The Government of India on Wednesday told the Delhi High Court that nothing has been found against the Aam Aadmi Party in its probe regarding allegations that it had received offshore funds in violation of Foreign Contribution Regulation Act, 2010. The counsel appearing for the Home Ministry told the bench that the Intelligence Bureau (IB) report has found nothing against the AAP. These revelations have brought an end to a series of sordid allegations against the party.  During the election campaign for the Delhi assembly, no less than Union Finance Minister Arun Jaitley labelled the donations to AAP as, “round tripping of black money into the political system”.
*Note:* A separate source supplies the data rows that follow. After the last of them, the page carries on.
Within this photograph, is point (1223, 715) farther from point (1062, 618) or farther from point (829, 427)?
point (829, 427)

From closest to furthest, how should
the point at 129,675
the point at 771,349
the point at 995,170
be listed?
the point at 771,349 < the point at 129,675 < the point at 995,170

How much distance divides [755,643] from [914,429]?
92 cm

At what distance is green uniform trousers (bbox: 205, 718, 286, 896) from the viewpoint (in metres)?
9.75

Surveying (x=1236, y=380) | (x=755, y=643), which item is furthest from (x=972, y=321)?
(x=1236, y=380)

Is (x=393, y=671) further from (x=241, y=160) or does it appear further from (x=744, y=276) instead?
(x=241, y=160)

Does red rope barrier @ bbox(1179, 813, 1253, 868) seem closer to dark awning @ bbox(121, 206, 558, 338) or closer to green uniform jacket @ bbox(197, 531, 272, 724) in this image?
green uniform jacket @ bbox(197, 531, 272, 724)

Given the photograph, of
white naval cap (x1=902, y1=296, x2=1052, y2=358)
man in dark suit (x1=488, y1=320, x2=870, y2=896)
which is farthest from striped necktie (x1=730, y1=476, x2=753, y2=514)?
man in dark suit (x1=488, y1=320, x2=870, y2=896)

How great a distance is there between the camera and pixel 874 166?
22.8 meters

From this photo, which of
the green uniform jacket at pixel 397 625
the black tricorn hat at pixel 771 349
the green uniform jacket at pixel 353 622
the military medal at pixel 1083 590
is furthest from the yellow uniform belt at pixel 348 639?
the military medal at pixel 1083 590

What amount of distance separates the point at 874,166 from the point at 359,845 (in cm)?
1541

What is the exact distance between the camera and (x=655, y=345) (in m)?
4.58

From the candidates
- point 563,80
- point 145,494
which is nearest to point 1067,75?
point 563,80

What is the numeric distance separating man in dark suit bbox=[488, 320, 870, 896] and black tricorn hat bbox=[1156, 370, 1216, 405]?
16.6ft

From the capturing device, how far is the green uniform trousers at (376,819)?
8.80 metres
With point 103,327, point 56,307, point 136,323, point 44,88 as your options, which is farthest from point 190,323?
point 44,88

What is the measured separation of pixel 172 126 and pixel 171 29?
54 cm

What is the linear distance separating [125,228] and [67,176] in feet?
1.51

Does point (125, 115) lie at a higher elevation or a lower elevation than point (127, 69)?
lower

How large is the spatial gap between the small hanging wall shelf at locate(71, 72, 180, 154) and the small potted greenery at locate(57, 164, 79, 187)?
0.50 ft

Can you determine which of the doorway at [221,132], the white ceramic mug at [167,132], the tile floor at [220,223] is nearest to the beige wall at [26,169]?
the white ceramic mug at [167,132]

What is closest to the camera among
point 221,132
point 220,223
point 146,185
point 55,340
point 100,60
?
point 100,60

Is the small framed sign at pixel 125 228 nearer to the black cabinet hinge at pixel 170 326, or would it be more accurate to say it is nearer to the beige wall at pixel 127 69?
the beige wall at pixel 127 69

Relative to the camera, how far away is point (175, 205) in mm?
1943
The above allegations had come to haunt AAP, a party that has constantly presented the image of clean politics in an arena that is dirty by any standards. The Government of India’s submission has, however, vindicated AAP, which had initially welcomed the probe. As per the rules, political parties in India are supposed to file annual income and expenditure statements with the Election Commission. All contributions above Rs 20,000, with the names, addresses and PAN numbers of the donors, have to be submitted to the EC.

Analysis by the Association of Democratic Reforms, however, show that most parties circumvent this rule by attributing large portions of their income to contributions less than Rs 20,000, with PAN numbers, addresses and names often missing. According to the ADR, 73.5 per cent of the BJP’s funds between 2004 and 2011, amounting to Rs 952 crore, came from unknown sources either because the amounts were listed below Rs 20,000 or information about its major donors were incomplete. The Congress, however, led the way with Rs 1,951 crore.